Karen Armstrong began and ended her book, The Spiral Staircase, My Climb Out of Darkness recounting the way Eliot's Ash-Wednesday reflected her experience of climb.

"In Eliot's Ash-Wednesday, we watch the poet painfully climbing a spiral staircase. This image is reflected in the twisting sentences of the verse, which often revolves upon itself, repeating the same words and phrases, apparently making little headway, but pushing steadily forward nevertheless. My own life has progressed in the same way. For years it seemed a hard Lenten journey, but without the prospect of Easter. I toiled round and round in pointless circles, covering the same ground, repeating the same mistakes, quite unable to see where I was going.

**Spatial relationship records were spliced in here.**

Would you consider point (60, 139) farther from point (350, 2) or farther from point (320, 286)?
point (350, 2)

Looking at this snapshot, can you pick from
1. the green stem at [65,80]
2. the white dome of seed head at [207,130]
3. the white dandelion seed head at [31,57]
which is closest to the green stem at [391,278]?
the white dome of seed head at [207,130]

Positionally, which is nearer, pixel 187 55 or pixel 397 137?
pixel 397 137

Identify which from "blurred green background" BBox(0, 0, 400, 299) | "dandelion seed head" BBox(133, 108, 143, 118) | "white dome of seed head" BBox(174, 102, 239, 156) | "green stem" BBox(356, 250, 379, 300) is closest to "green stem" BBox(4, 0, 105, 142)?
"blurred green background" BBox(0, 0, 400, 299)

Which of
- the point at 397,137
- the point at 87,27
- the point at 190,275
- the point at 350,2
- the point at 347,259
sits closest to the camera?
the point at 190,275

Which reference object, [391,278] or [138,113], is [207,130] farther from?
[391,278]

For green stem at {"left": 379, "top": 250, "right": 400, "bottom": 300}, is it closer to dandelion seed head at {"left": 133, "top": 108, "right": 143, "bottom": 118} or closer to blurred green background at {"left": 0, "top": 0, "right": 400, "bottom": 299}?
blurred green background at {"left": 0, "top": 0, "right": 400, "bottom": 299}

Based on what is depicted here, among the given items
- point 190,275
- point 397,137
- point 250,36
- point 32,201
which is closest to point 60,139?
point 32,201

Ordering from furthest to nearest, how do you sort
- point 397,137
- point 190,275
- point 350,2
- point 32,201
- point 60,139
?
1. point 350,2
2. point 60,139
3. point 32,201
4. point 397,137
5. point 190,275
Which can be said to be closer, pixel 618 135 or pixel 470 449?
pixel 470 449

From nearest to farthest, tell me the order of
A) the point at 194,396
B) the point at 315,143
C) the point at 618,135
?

Yet all the time without realizing it, I was slowly climbing out of the darkness.

However seriously lonely or in need of sex either author may have been, their published words offered affirmation, voice and vision to another, and that is no small thing.

chickelit said...

In Eliot's Ash-Wednesday, we watch the poet painfully climbing a spiral staircase.

Helices descend and ascend -- as does our DNA.

It bothers me in a stupid way that spiral and helix are conflated because for me a spiral is two dimensional (spirograph!) while a helix is 3D.

In poetry, I associate a spiral with a gyre: Things fall apart; the centre cannot hold.

Dante wrote about helices, but I've never read Dante except in abridged form.

BTW, who invented poetry? Did Scripture rhyme in the original?

There is a fair amount of "rhyming" in chemistry: link

MamaM said...

Would that be an helictical staircase then?

(The chemistry rhyming link goes to an empty page)

As for who invented poetry, my guess would be parents and children engaging in the back and forth that constitutes the serious yet playful business of learning to communicate with language.

chickelit said...

Would that be an helictical staircase then?

Etymology suggests that an helix is derivative or equivalent to a spire, so spiral staircase it is. Yet I maintain that one rises and one spreads.